Dear God, if You’ve kindled a fire in my heart, allow me to burn that which should be burned in my house – the House of Israel. And as You’ve given me an all-seeing eye, and an all-hearing ear, give me, as well, the strength to scourge, to caress, to uplift. And grant that these words be not empty phrases but a credo for my life. Toward what am I aiming? Toward all that which is best in the world, and of which there is a spark within me.

I wouldn’t talk about all this with mother. But perhaps even if I said nothing, she would understand. Here I’m among strangers. They don’t know me, don’t understand me. Nor do I know them. I sometimes think I’m lacking in sensitivity and feeling. I don’t love anyone. As a matter of fact, I like everyone and look for the good in people, and if I find it, I like and respect them to a certain extent. But this doesn’t count. I’ve really only loved mother, my brother, grandmother, and the memory of my father.

Here I love only the land. But it’s far too big, too vast to return my love – and besides, this is not a living love.

Perhaps subconsciously I love myself – but not the way others love themselves. For other things take precedents on my scale of values – which is why people call me an idealist. I find this ridiculous. Even if I wanted to, I could not be different than I am. I couldn’t possibly live without looking for that which seems right to me, without attempting to make the things that are right attainable. And this is certainly not to my credit. It’s all a part of my nature.

So much for myself. Now what can I say about the world around me – the world that is virtually destroying itself? Or about the tens of thousands of people perishing daily? How shall I grieve for them on the eve of Rosh Hashanah?

About the suffering, the pain, the injustice… what can I say, and to whom? He knows – thus there is nothing for me to say on this solemn evening.

Do I believe in God? I don’t know.

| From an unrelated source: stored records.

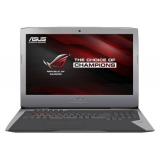 Asus ROG G752VY (G752VY-GC397R) Gray -  1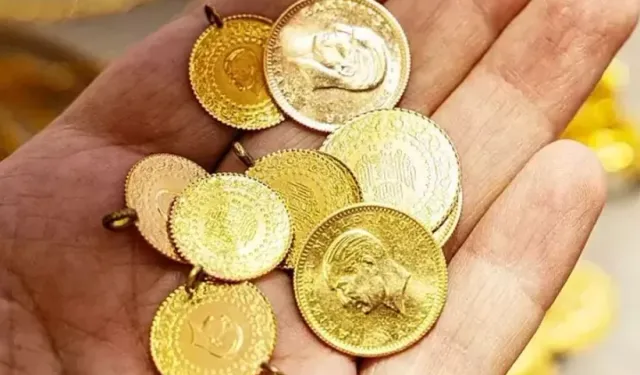 Uzman isimden kritik altın tahmini geldi!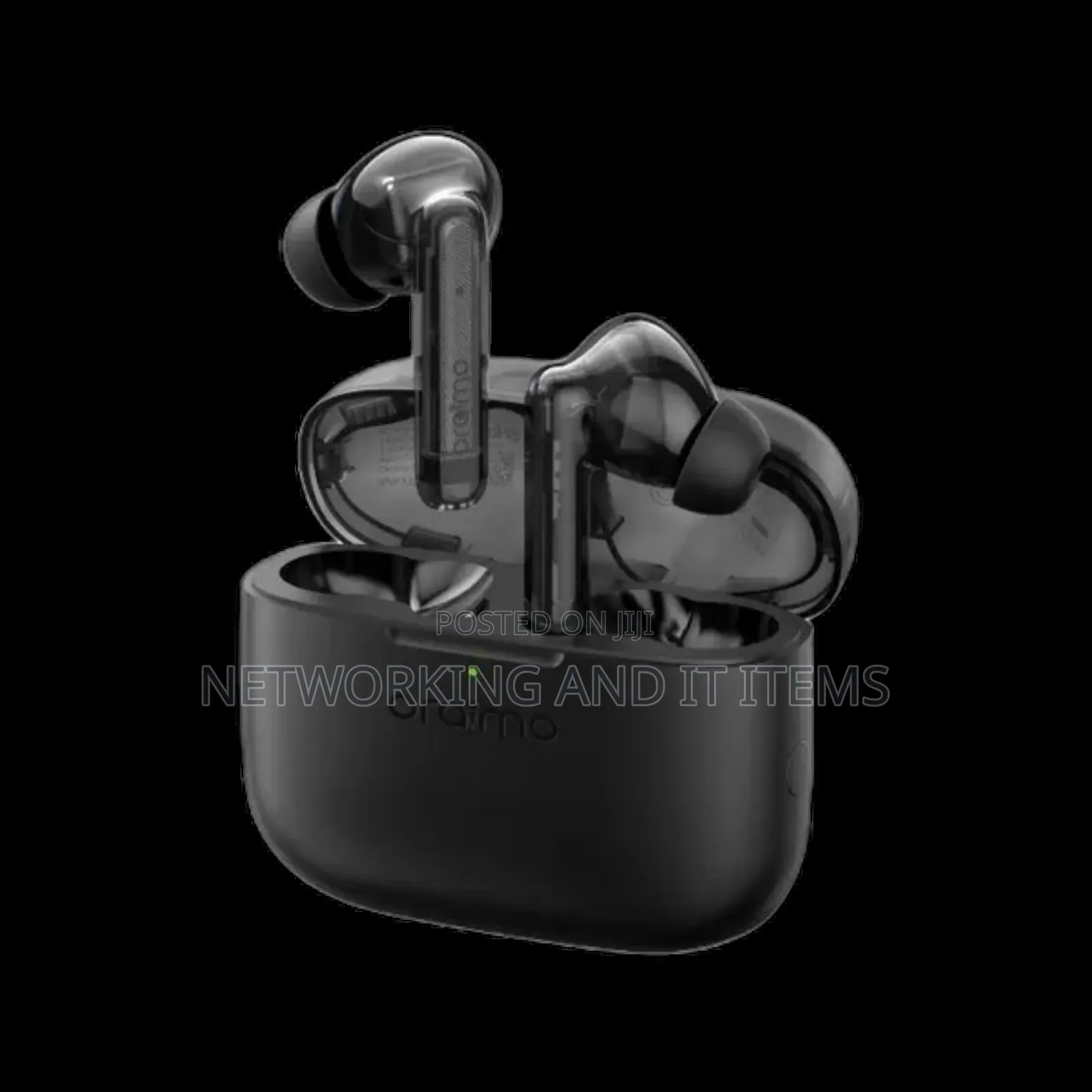 Oraimo Spacebuds Lite Otw 324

For me He is more a symbol and expression of the moral forces in which I believe. Despite everything, I believe the world was created for good and that there is nothing on earth so evil that a ray of light can’t seep through, or a pinch of good can’t be seen.

These are just words. But life will speak for itself; it will justify itself. I know my words are those of one who knows very little about the suffering and evil in the world. My road still lies ahead…

I’m entirely alone, independent, responsible only to myself. Presently that’s what’s good about life.